Lecture 3 Flashcards
What valves are there? How many cusps?
right atrioventricular valve: tricuspid valve
left atrioventricular valve: bicuspid (mitral) valve
aortic semilunar valve: three cusps
pulmonary semilunar valve: three cusps
How are the two types of valve opened and closed? What are their functions?
The atrioventricular valves are shut by the chordae tendinae (which are pulled on by the papillary muscles, one for each cusp). They are opened to allow blood to flow into the ventricles and closed to prevent blood flowing back into the atrium during diastole.
The semilunar valves are opened to allow blood to flow out of the heart (into the arteries, both pulmonary and aorta), this occurs due to being pushed open by the high pressure in the ventricles, they close as the blood starts to backflow.
Which valves are open during diastole? Which during systole?
Diastole: atrioventricular open, semilunar closed
Systole: atrioventricular closed, semilunar open.
What is the main circulation path of the heart?
The right and left coronary artery branch off from the aorta before the aortic valve, this allows it to fill with blood when the valve is closed due to pressure, the left coronary artery then flows into the circumflex (around the diameter) artery and anterior interventricular artery (around the apex).
The main coronary veins are the small cardiac vein and great cardiac vein, these both flow into the coronary sinus, this returns the blood to the right atrium.
Which layer seperates the atrium and the ventricles?
The fibroseptum.
What important features are there of cardiac muscle? What do they look like?

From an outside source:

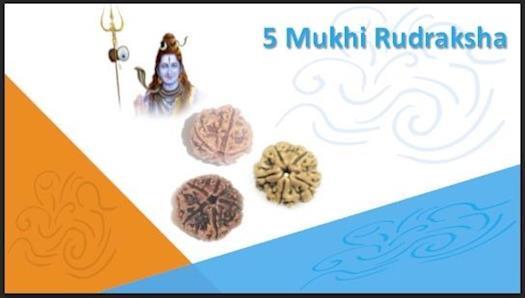 5 Mukhi Rudraksha to overcome fear, reduce stress and nervousness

Must be very unexhaustable, they are short and wide branched cells, striated and with normally 1 but sometimes two centralised nuclei with cytoplasmic organelles packed at the poles of the nucleus, they are interconnected via intercalated disks with roughly 25% mitochondria volume, sarcomeres are also irrefular due to the branched structure.
What structures make up an intercalated disk and what are the orientations and functions?

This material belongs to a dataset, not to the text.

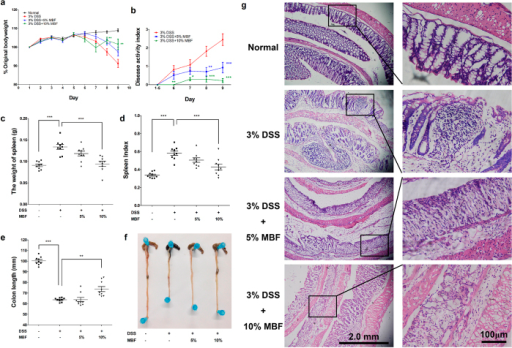 MBF dietary supplementation attenuates pathological symptoms of DSS induced acute colitis.BALB/c mice were fed with MBF (20 mg/kg) for 10 days prior to exposure to 3% DSS in drinking water. Daily weights were measured (n = 6–8/group) and plotted as percentage of body weight change from initial weight (a). Pathological parameters including disease activity index (b), weight of spleen (c), spleen index (d) and colon length from experimental mouse groups (e,f) were measured as described in methods. Colorectal histology changes (f) were determined by immunohistochemical staining. Data are representative of two independent experiments (means ± SEM). *P < 0.05, **P < 0.01, ***P < 0.001 compared to DSS-only control.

Adhesion belts link actin to actin and are normally found on the verical portion, desmosomes like cytokeratin with cytokeration and are found anywhere, gap junctions are for electrochemical communication and are found in the horizontal portions.
Why is a conduction system of the heart important, what can affect it? What does it involve?
The conduction system greatly increases the efficiency of heart pumping, it is responsible for the co-ordination of heart contraction and of atrioventricular valve action. It can be affected by autonomic nerves. The pathway is sinoatrial node (upper right of right atrium, the signal also travels to the left atrium via the interatrial node), to the atrioventricular node (lower left of right atrium), to the septal branches (septum), to the purkinje fibers found around the apex of the heart.
What type of cell does the conduction in the heart?
Modified cardiac muscle cells.
Which nerves increase the heart rate? Which slow it?
parasympathetic slows, sympathetic speeds up.
What do purkinje cells contain in abundance?
Mithocondria, glycogen, intercalated disks and lots of gap junctions, also some peripheral myofibrils.